(DOCUMENT EXTRACT)
________

Seeing people arguing against Trump's (and, for that matter, every right thinking person's) position on immigration on the analogy of European immigration immigration into a North America occupied by Native Americans...

All of that just strikes me as utterly hollow. Nobody is arguing against a right of migration. What is at issue is the rights of the State and of a political society.

You want to bring in the Native Americans? Ok. Then please hand me their constitutions, their laws, their jurisdictions, etc., and explain to me precisely what laws and what rights of precisely what States, what political societies, were at issue.

You can't? Then there is no analogy.
 

annabenedetti

like marbles on glass
Broken Promises On Display At Native American Treaties Exhibit

For centuries, treaties have defined the relationship between many Native American nations and the U.S. More than 370 ratified treaties have helped the U.S. expand its territory and led to many broken promises made to American Indians.
A rare exhibit of such treaties at the Smithsonian's National Museum of the American Indian in Washington, D.C., looks back at this history. It currently features one of the first compacts between the U.S. and Native American nations – the Treaty of Canandaigua.


Also known as the Pickering Treaty, the agreement was signed in 1794 between the federal government and the Haudenosaunee Confederacy, or the Six Nations, based in New York. The deal secured an ally for the young U.S. government after the Revolutionary War and returned more than a million acres to the Haudenosaunee. But their territory has been cut down over the years. More than two centuries later, the U.S. has kept one promise.
"Article 6 says that they will provide goods in the amount of $4,500, 'which shall be expended yearly forever,' " explains museum director Kevin Gover, a citizen of the Pawnee Nation of Oklahoma.
Every year, those goods from the U.S. government include bolts of cloth to distribute to tribal citizens. Haudenosaunee leaders have said that cloth is more important than money, because it's a way to remind the U.S. of the treaty terms, large and small.


[. . . ]


The light-blue pages of Treaty K are signed without ratifying seals or ribbons — like 17 other unratified treaties signed by representatives of the U.S. government and Native American nations in California during the Gold Rush.
California lawmakers pressured the U.S. Senate not to ratify the treaties, which promised reservation land to the Native American nations. There was one reason the lawmakers didn't want the treaties, according to the exhibit's curator Suzan Shown Harjo of the Cheyenne and Hodulgee Muscogee Indian nations.
"The answer is always gold," she says. "And if it's not gold, it's silver. And if it's not silver, it's copper. And if it's not, go right through the metal chart."


[. . . ]


Harjo says many American Indians in California suffered without treaty protection.
"They were not only scattered from their lands, and lots of people murdered during the Gold Rush, but they were erased from history," she explains.
While many treaties resulted in tragedies, Harjo says she hopes museum visitors will take away the full span of this diplomatic history.
"People always think of broken treaties and the bad paper and the bad acts, and that is our reality. But it didn't begin there. It began on an honorable footing," she says.
Anyone who wants a strong grounding in American history, Harjo adds, needs to understand the history of these treaties.
"The people who are citizens of the U.S., these are your treaties. They aren't just the Indians' treaties," she says. "No one gave us anything. No one was dragging any land behind them when they came here.

This was our land."

________

(INFORMATION SHOWN)
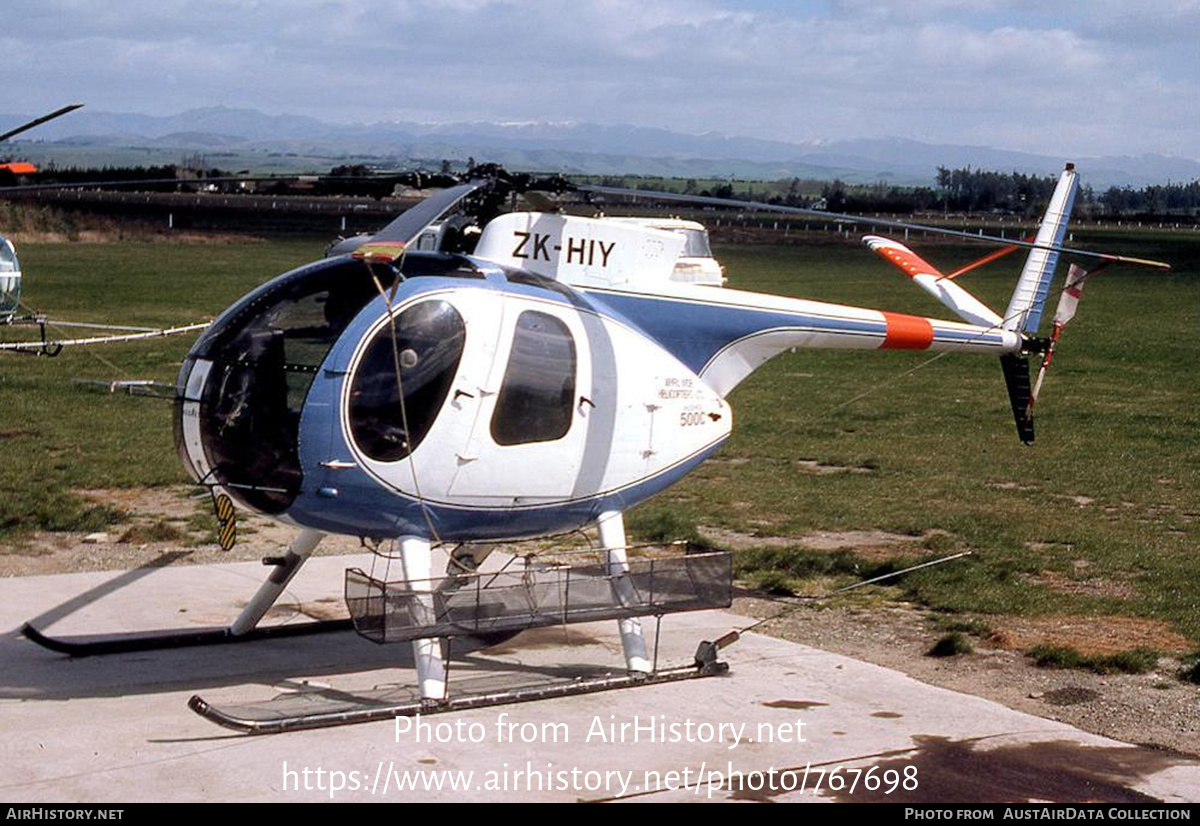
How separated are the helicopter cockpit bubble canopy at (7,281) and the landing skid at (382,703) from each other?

________

In the Native American treaties excerpt above, what year was the Treaty of Canandaigua signed?

(THE RESULT) 1794